Pourront-ils tuer cette part de saint
Mise de côté dans le seul dessein
D’aider l’orphelin, le veuf et la veuve
En leur apportant une épopée neuve ?

Henri m’avait dit « reste loin du vol
Car tu seras pris mais prends ton envol
Avec l’oiseau qui siffle et nous regarde
Pour nous dire : - amis, je monte la garde -

Tu as succombé ; pour quelle raison
T’es-tu effondré comme une maison
Aux tuiles percées, aux poutres branlantes
Gardant trop mal les jambes chancelantes ?
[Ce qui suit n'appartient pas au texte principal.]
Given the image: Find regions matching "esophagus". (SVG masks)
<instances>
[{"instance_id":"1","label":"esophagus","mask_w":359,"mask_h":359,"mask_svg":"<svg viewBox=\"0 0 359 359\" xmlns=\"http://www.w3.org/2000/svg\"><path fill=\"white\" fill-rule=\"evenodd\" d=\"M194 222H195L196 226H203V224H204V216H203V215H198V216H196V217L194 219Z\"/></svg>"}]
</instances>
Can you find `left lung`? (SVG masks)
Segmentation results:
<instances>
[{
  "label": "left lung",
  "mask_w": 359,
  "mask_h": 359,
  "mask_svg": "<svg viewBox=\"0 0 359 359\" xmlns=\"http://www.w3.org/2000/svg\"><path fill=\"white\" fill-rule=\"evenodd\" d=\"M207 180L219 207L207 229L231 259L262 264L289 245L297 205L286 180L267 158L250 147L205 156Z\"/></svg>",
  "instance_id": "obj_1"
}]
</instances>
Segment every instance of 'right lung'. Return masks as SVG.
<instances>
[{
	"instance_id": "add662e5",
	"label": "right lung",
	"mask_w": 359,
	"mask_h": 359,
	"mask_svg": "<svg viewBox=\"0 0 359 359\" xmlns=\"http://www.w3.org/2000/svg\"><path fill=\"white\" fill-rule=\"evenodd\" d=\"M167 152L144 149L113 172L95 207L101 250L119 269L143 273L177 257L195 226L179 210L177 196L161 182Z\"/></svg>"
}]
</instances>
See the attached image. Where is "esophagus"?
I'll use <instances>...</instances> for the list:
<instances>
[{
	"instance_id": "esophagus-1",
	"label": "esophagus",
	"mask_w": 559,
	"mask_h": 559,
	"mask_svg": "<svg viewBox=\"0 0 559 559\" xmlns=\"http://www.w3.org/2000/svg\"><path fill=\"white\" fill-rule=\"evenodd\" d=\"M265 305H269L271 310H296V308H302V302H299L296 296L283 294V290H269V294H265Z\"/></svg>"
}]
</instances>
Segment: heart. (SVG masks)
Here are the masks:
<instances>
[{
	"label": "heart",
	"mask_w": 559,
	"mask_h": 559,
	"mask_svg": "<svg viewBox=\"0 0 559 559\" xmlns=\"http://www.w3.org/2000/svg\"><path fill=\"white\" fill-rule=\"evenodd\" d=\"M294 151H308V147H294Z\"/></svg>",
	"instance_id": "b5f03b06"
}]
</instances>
Je sais, c’était pour Paul le mendiant
Et pour l’éternel Jean étudiant
Un peu l’Histoire et un peu plus sa femme
Par peur que celle-ci manque et s’affame.

De dérober un bibi à autrui
Entraîne un verdict : tu seras détruit
Et ce qui valait même pas un balle
Coûtera moins que le prix d’une balle. »

C’est vrai, j’ai gaffé ; j’ai vu le dessin
(Ou la photo) d’un maigre buste ceint
D’un long ruban comme une banderole
Où était écrit : « Donnez-moi un rôle ».

Je fus tout ému ; j’ai pensé à ceux
Qui étaient exclus : perdus, malchanceux
Et je le mis sous ma chemise ouverte
Quand le vendeur en fit la découverte…

Il s’agissait d’un croquis esquissé
Par un artiste : qui est-ce qui sait ?
Il portait une belle signature
D’un portraitiste et peintre de nature.

Je ne me souviens plus bien de son nom :
Modigliani ? Ca existe, non ?
En tous cas, je suis condamné ; le juge
Martela : « une mort, je vous adjuge ! »

En pleurs, mendiant et étudiant
Ont bredouillé et en se mordillant
Les lèvres : « ce n’est pas ça la justice,
Réclamons la paix, faisons l’armistice. »

Mais, ce n’était pas la guerre, c’était
Un coup de l’hiver passé cet été
Qui me glace le cœur sous la poitrine ;
Et mon sein a chaud : il est en vitrine.